▸ TASK GOAL
Give all of the lines again exactly as they read.

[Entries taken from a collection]

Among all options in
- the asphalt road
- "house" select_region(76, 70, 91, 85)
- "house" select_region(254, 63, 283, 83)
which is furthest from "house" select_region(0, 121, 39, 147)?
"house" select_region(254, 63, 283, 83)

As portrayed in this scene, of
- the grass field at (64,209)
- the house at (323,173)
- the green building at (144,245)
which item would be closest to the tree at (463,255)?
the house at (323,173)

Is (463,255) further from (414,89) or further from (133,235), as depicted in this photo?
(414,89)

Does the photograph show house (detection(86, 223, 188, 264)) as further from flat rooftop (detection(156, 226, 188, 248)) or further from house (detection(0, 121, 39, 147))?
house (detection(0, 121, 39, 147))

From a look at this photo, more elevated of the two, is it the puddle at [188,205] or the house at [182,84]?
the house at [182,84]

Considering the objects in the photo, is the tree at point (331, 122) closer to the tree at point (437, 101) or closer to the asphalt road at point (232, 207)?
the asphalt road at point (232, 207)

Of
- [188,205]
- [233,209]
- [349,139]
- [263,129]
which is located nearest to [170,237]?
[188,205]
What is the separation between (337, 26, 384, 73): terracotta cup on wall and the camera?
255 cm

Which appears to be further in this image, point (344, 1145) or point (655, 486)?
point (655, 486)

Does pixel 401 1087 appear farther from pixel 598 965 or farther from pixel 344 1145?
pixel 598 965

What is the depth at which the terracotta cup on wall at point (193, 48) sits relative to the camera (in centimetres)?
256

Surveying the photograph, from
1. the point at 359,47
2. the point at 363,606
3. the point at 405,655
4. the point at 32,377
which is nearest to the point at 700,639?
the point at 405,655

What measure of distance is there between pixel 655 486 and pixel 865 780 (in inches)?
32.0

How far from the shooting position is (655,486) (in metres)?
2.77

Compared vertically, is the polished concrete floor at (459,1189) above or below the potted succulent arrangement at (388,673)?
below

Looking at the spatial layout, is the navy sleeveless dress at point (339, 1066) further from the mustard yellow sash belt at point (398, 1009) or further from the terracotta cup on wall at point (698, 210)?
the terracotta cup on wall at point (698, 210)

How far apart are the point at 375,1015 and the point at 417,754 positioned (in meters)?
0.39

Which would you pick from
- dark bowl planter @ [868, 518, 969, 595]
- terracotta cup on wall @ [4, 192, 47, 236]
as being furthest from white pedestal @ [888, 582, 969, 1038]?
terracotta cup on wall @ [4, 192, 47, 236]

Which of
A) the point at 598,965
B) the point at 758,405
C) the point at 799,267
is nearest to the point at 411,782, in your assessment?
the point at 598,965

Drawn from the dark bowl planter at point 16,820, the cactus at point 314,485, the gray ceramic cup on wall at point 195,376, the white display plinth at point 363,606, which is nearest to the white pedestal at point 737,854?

▸ WRITTEN ANSWER
Among all options in
- the asphalt road
- "house" select_region(76, 70, 91, 85)
- "house" select_region(254, 63, 283, 83)
which is furthest from "house" select_region(0, 121, 39, 147)?
"house" select_region(254, 63, 283, 83)

As portrayed in this scene, of
- the grass field at (64,209)
- the house at (323,173)
- the green building at (144,245)
which item would be closest to the tree at (463,255)?
the house at (323,173)

Is (463,255) further from (414,89) or further from (133,235), as depicted in this photo?
(414,89)

Does the photograph show house (detection(86, 223, 188, 264)) as further from flat rooftop (detection(156, 226, 188, 248)) or further from house (detection(0, 121, 39, 147))?
house (detection(0, 121, 39, 147))

From a look at this photo, more elevated of the two, is it the puddle at [188,205] or the house at [182,84]?
the house at [182,84]

Considering the objects in the photo, is the tree at point (331, 122) closer to the tree at point (437, 101) or closer to the asphalt road at point (232, 207)?
the asphalt road at point (232, 207)

Of
- [188,205]
- [233,209]
- [349,139]
- [263,129]
which is located nearest to [170,237]?
[188,205]
What is the separation between (337, 26, 384, 73): terracotta cup on wall and the camera?
255 cm

Which appears to be further in this image, point (344, 1145) or point (655, 486)?
point (655, 486)

Does pixel 401 1087 appear farther from pixel 598 965 or farther from pixel 344 1145?
pixel 598 965

What is the depth at which the terracotta cup on wall at point (193, 48) sits relative to the camera (in centimetres)?
256

Surveying the photograph, from
1. the point at 359,47
2. the point at 363,606
3. the point at 405,655
4. the point at 32,377
which is nearest to the point at 700,639?
the point at 405,655

What measure of distance is there between pixel 655 486 and pixel 865 780 (in inches)?
32.0

How far from the shooting position is (655,486) (in metres)?
2.77

Compared vertically, is the polished concrete floor at (459,1189) above or below the potted succulent arrangement at (388,673)?
below

Looking at the spatial layout, is the navy sleeveless dress at point (339, 1066) further from the mustard yellow sash belt at point (398, 1009) or further from the terracotta cup on wall at point (698, 210)?
the terracotta cup on wall at point (698, 210)

How far apart are the point at 375,1015 and the point at 417,754 positioned (in meters)?
0.39

Which would you pick from
- dark bowl planter @ [868, 518, 969, 595]
- terracotta cup on wall @ [4, 192, 47, 236]
as being furthest from white pedestal @ [888, 582, 969, 1038]?
terracotta cup on wall @ [4, 192, 47, 236]

Which of
A) the point at 598,965
B) the point at 758,405
C) the point at 799,267
is nearest to the point at 411,782, in your assessment?
the point at 598,965

Drawn from the dark bowl planter at point 16,820, the cactus at point 314,485, the gray ceramic cup on wall at point 195,376, the white display plinth at point 363,606, which is nearest to the white pedestal at point 737,854?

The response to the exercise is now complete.